Ecco dunque le regole della salute orale a quattrozampe: 1) Portalo dal veterinario almeno una volta l’anno per un check-up della bocca. Tenendo presente però che alcuni cani potrebbero necessitare di controlli più ravvicinati, magari 2 volte l’anno. “Esiste assolutamente una predisposizione di razza alle patologie del cavo orale – conferma Radice – In cima alla classifica dei più colpiti ci sono barboncini, yorkie, chihuahua” e altri pet ‘da borsetta’. “In questi soggetti, più che in quelli di grandi dimensioni, è importante instaurare un piano di profilassi giornaliero”;
2) Abitualo a lavare i denti ogni giorno. “La prevenzione è un punto chiave – ammonisce il veterinario – Esattamente come nell’uomo, l’uso giornaliero di spazzolino e dentifricio è il mezzo più efficace per ridurre l’insorgenza di patologie del cavo orale. Per questo è importantissimo abituare i cani e i gatti fin da cuccioli a farsi maneggiare la bocca in maniera routinaria e quotidiana.

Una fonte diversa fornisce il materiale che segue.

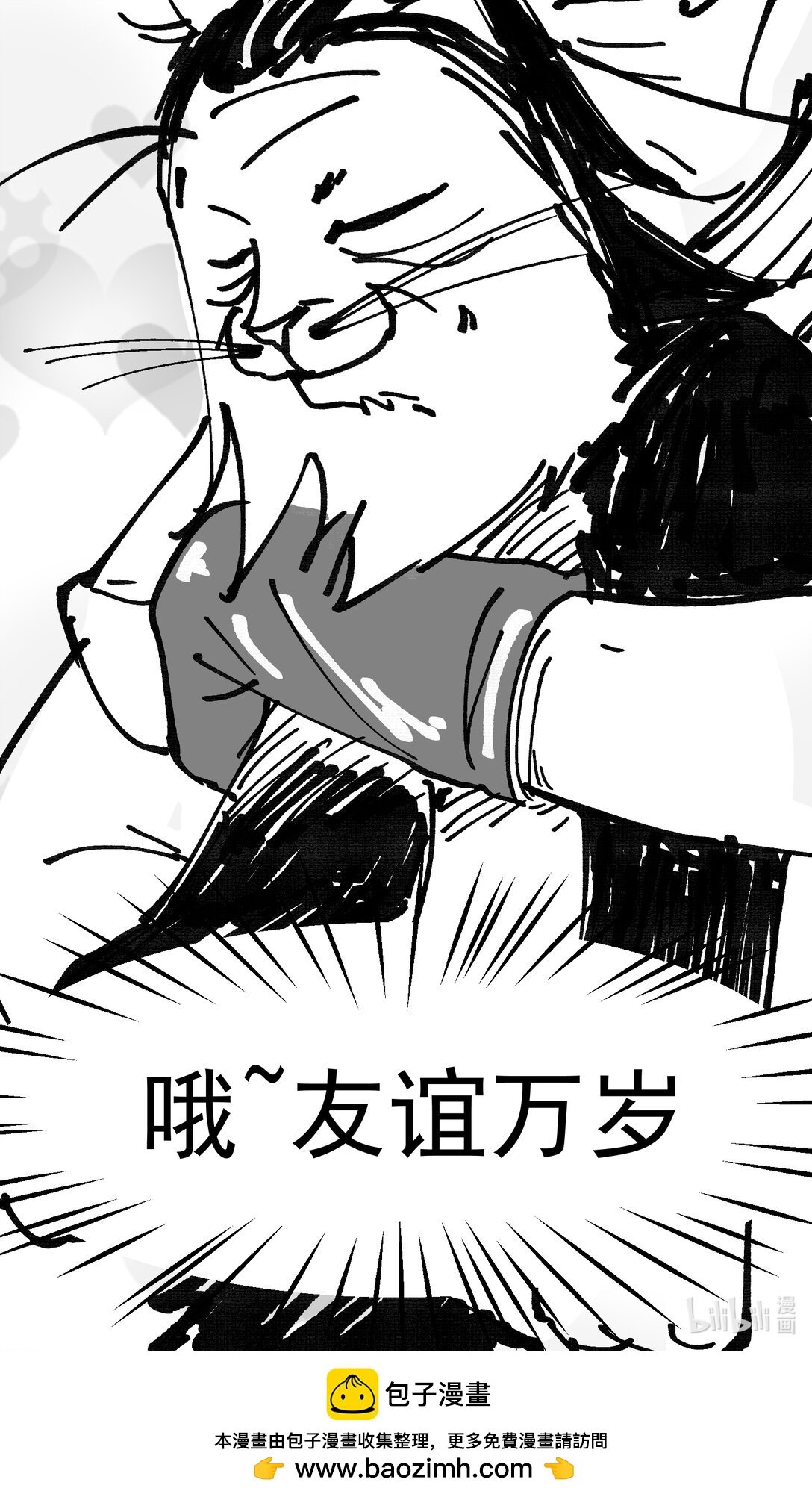 鱼市教父 一个寻女的故事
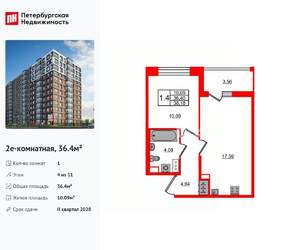 1-к квартира, вторичка, 36м2, 4/11 этаж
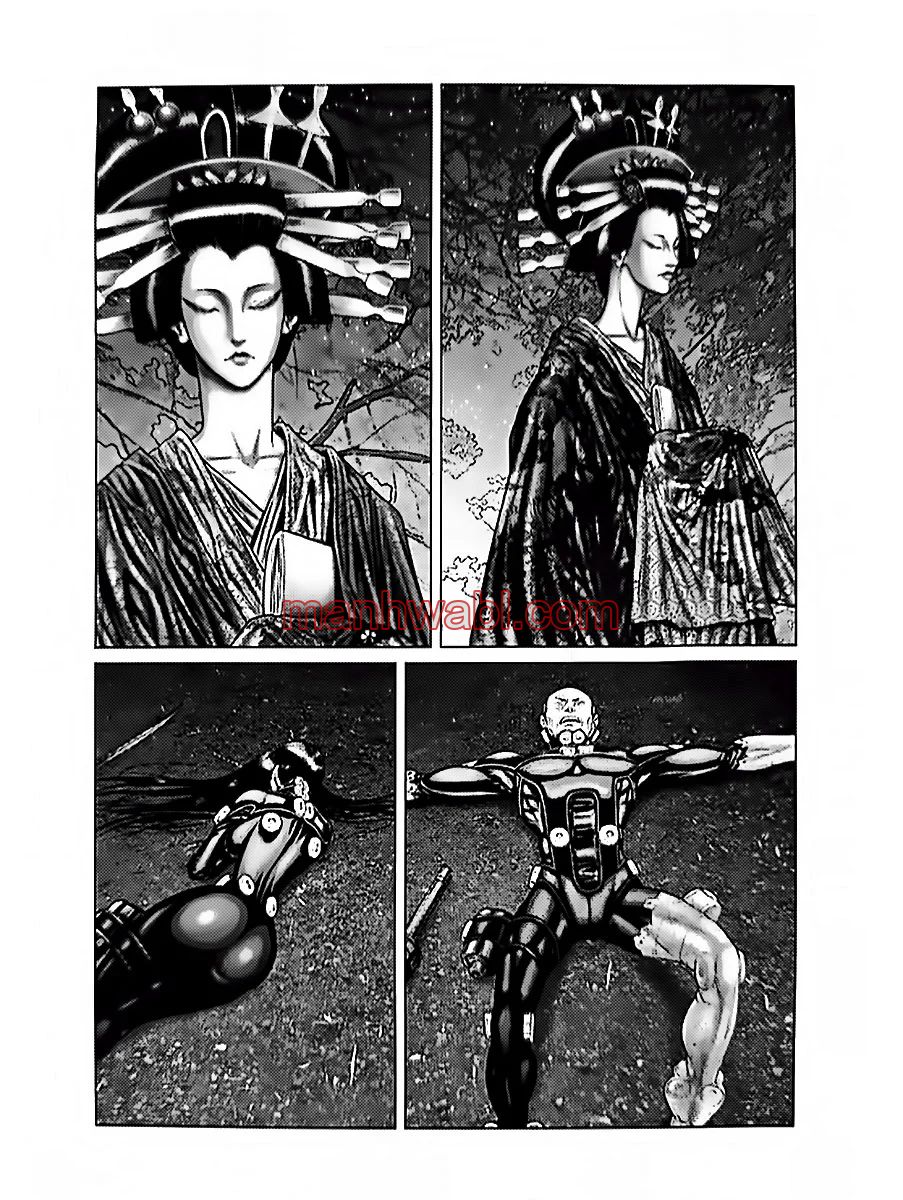 Gantz:E - Capítulo 59_2 manhwa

La placca mineralizza e diventa tartaro nell’arco di 48-72 ore, quindi è importante agire ogni giorno;
3) Controlla regolarmente i suoi denti e le sue gengive; 4) Aiuta il tuo cane a mantenere gengive sane e denti forti utilizzando prodotti specificamente studiati per l’igiene orale. “Esistono snack pensati proprio per questa funzione – spiegano gli addetti ai lavori – che aiutano a ridurre la formazione del tartaro fino all’80% e che, grazie alla loro forma a X, permettono di sviluppare la potenza di taglio dei denti contribuendo così a rimuovere la placca”;
5) Al momento dell’acquisto di snack funzionali, è importante valutare la presenza di alcuni ingredienti. “Ad esempio, il tripolifosfato di sodio e il solfato di zinco contribuiscono a rallentare il processo di formazione della placca”. Il primo “inibisce il processo di cristallizzazione tra il calcio e il fosfato contenuti nella saliva, che formano poi il tartaro”; il secondo “riduce la concentrazione del calcio nella saliva”. Il veterinario segnala che “purtroppo in commercio non esiste una regolamentazione su questi prodotti, quindi bisogna fare molta attenzione quando si acquistano, orientandosi su quelli con certificazioni di qualità e pubblicazioni scientifiche alle spalle”. Occhio soprattutto alla consistenza: “I casi in cui i proprietari comprano prodotti che rischiano di provocare fratture dentali perché troppo duri – conclude Radice – non sono rari.